# California SE exam application timeline



## anteaters (May 22, 2021)

California board requires application submitted and approved before registering for the SE exam. Has anyone recieved the approval letter to register at NCEES website? How long does it usually take for the board to review the application? It seems the NCEES will start to accept registration from Jun. 14th.


----------



## BridgeEngineerLBC (May 22, 2021)

I’m on the same boat. I applied to the CA board about a month ago, but I have not heard from them. The board did cash the check already, so it’s just a matter of time.


----------



## BridgeEngineerLBC (Jun 9, 2021)

anteaters said:


> California board requires application submitted and approved before registering for the SE exam. Has anyone recieved the approval letter to register at NCEES website? How long does it usually take for the board to review the application? It seems the NCEES will start to accept registration from Jun. 14th.

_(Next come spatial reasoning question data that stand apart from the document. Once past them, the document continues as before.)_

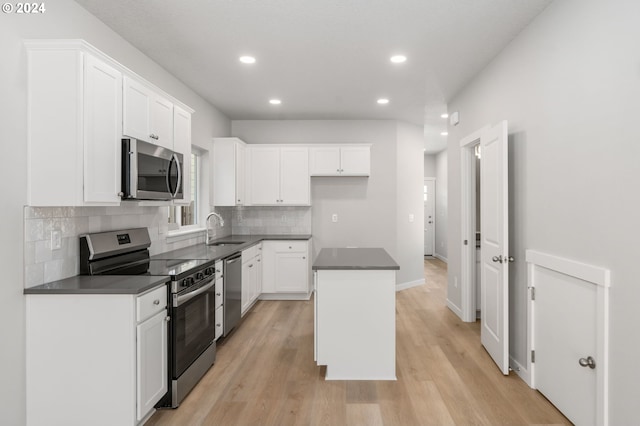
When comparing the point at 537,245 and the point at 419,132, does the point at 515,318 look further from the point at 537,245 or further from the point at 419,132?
the point at 419,132

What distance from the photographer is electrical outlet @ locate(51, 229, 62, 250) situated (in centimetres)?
230

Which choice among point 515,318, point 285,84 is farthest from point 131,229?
point 515,318

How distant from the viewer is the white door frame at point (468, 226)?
429cm

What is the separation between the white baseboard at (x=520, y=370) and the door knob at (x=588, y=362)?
27.0 inches

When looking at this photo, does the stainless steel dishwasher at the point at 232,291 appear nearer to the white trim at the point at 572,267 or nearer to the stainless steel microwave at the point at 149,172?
the stainless steel microwave at the point at 149,172

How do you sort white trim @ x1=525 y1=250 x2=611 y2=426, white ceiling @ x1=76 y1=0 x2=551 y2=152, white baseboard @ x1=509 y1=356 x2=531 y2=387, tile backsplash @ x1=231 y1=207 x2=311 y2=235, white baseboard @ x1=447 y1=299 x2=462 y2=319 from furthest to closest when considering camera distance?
1. tile backsplash @ x1=231 y1=207 x2=311 y2=235
2. white baseboard @ x1=447 y1=299 x2=462 y2=319
3. white baseboard @ x1=509 y1=356 x2=531 y2=387
4. white ceiling @ x1=76 y1=0 x2=551 y2=152
5. white trim @ x1=525 y1=250 x2=611 y2=426

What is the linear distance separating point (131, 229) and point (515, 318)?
3269 mm

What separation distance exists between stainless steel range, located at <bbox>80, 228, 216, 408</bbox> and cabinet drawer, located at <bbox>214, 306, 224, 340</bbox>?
249 mm

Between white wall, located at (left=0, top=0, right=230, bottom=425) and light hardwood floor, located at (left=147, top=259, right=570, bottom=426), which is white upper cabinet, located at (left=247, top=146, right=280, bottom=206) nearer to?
light hardwood floor, located at (left=147, top=259, right=570, bottom=426)

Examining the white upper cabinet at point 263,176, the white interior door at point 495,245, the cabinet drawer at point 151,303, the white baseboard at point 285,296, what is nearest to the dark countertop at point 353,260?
the white interior door at point 495,245

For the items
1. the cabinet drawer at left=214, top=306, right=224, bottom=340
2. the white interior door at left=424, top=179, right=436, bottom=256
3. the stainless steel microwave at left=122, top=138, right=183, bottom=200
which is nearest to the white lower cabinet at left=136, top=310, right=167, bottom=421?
the stainless steel microwave at left=122, top=138, right=183, bottom=200

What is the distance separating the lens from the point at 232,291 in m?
3.90

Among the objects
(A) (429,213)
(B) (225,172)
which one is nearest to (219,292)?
(B) (225,172)

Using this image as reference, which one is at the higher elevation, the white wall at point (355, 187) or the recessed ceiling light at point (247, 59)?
the recessed ceiling light at point (247, 59)
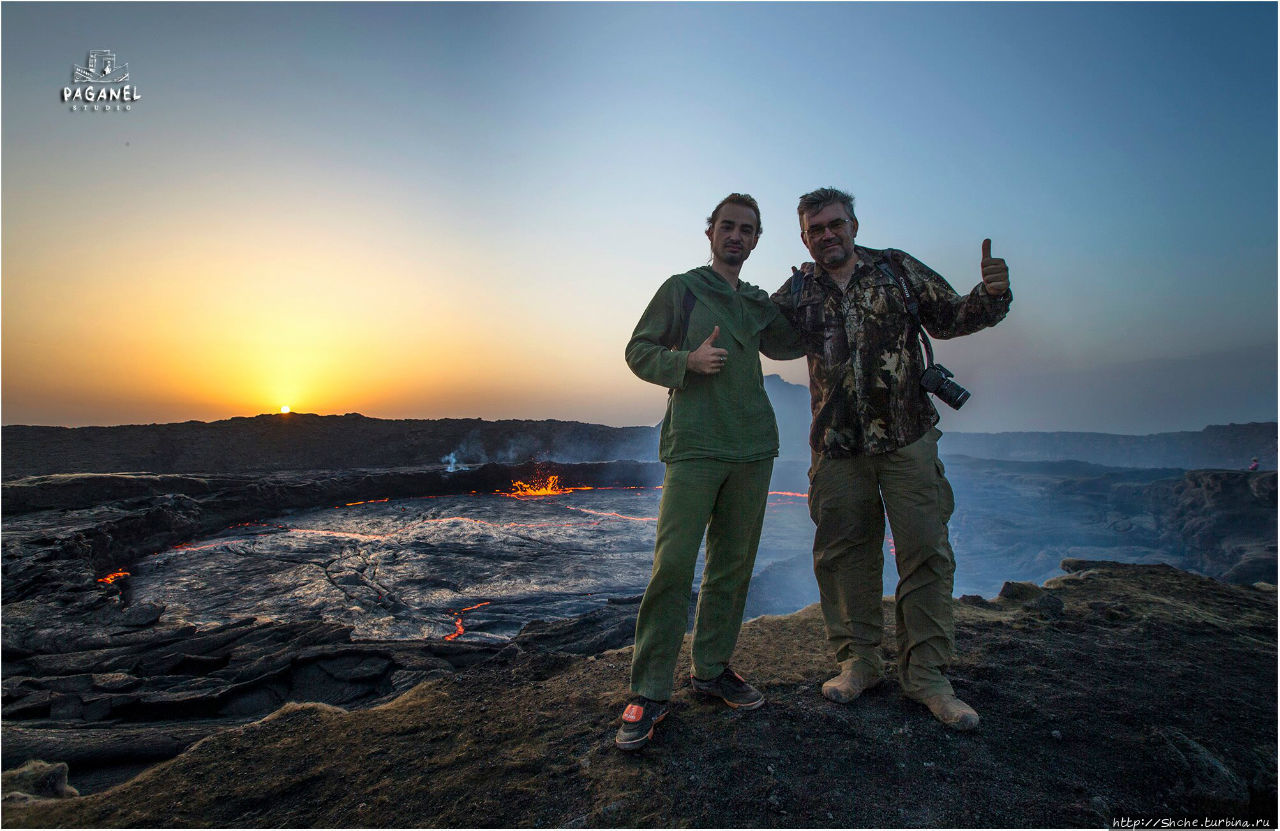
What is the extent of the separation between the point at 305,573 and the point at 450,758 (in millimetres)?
6512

Have you heard from the board yet? Nothing on my end.


----------



## anteaters (Jun 10, 2021)

Nothing on my end either.


----------



## Ricchan (Jul 11, 2022)

Have any of you heard from the board? I only received an email on June 15th saying they've received my application...no word on approval. They won't even allow us to contact them to check. 


> The Board for Professional Engineers, Land Surveyors, and Geologists has received your application and it has been referred to technical review.
> 
> Please do not contact the Board for status checks. Once in technical review, you will receive one of the following:
> 
> ...


----------



## CAPLS (Jul 12, 2022)

A large number of SE applications are completing technical review so you should be hearing something this week.


----------



## Ricchan (Jul 16, 2022)

Just reporting back that I received approval last week on 7/12 and I submitted 4/30.


----------